El delegado en Balears del Colegio Oficial de Ingenieros Agrónomos de Levante resume así la encrucijada de las galerías comerciales: o llega ya un impulso renovador que les dé una nueva vida aprovechando sus ventajas (espacios ubicados en pleno centro con precios mucho más bajos que en el exterior) o que se den ya por muertos estos recintos y se acabe la agonía.

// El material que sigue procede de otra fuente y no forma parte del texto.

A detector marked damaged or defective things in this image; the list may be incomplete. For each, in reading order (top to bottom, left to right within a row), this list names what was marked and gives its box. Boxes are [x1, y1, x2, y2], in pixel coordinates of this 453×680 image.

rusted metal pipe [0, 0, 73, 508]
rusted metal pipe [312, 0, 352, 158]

Los pequeños pasajes que sí se mantienen

Al hablar de galerías, los palmesanos piensan en Velázquez, Plaza Mayor y Avenidas y no tanto en las Galerías Jaime III o en las Miguel Juan Ribas, que son más bien pasajes. Otro espacio comercial cubierto ‘de toda la vida’ está en los bajos del Edificio San Miguel, en Costa de la Pols. Allí lleva desde 1975 un clásico: Novias Leo. Paquita Carrió ha visto desde entonces «mucha rotación» de establecimientos (ahora hay alquiler de bicicletas, interioristas, un negocio de manicura...). En 2019 Charly Ferrer abrió allí su tienda Mönomï, huyendo de alquileres enloquecidos: «Estaba en San Nicolás y me querían subir de 2.400 a 9.000 euros. Aquí no pago ni 500, estoy en el centro y mis clientas nos conocen y vienen por las redes sociales», resume: «Es ideal para el pequeño comercio».